Protein Discovery Leads Researchers to New Suspect in Iron Anemia

By Kathy Scalise, Public Affairs
Posted February 24, 1999


Photo: Iron Supplements

Iron deficiency isn't everything when it comes to explaining anemia, research finds. Julia Sommer photo.

If you're slugging down iron pills but remain weak and anemic, the culprit may not be iron at all, but another metal: copper. A new genetic find explaining why is described by a Berkeley scientist and his colleagues in this month's issue of the journal Nature Genetics.

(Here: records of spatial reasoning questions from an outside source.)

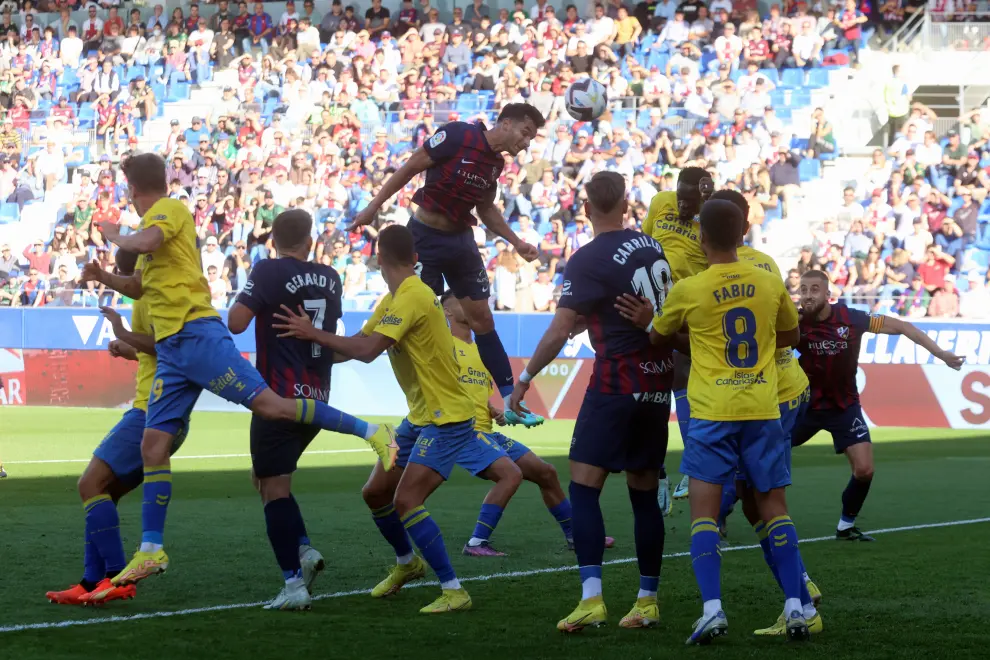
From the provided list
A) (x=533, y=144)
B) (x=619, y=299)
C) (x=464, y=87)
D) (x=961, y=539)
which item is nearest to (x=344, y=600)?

The researchers discovered a protein, hephaestin, that appears critical for moving iron to the bloodstream. This protein contains copper and cannot be produced in the absence of copper. Thus in some cases, having too little copper present even with an ample iron supply might cause anemia, said the lead author on the paper, Assistant Professor Christopher Vulpe of the Division of Nutrition and Toxicology in the College of Natural Resources.

The new protein may also help explain what Vulpe describes as the number one inherited disease in Caucasians, hemochromatosis. It results from too much iron in the body and can cause diabetes if it kills insulin-producing cells in the pancreas, or "iron heart" if too much of the metal accumulates in that organ and causes cardiac arrest.

Vulpe's collaborators on the project included researchers from UC San Francisco, the University of Utah and the University of Queensland in Australia.

Hephaestin was isolated from mice and named after the Greek god for metal-working, Hephaestus. The protein is produced by the gene Heph, also discovered by the researchers and reported in the Nature paper, and is tethered to the membrane of intestinal cells. The researchers suspect it is a "multi-copper ferroxidase" protein that contains copper and works on iron molecules.

Vulpe led the original study while a postdoctoral fellow in the laboratory of Professor Jane Gitschier of UCSF. Gitschier said in a recent UCSF statement that "more work needs to be done to determine if and how often genetic defects in iron transport occur in humans."

In describing the possible role of the new protein, Vulpe traced the path of iron through the body.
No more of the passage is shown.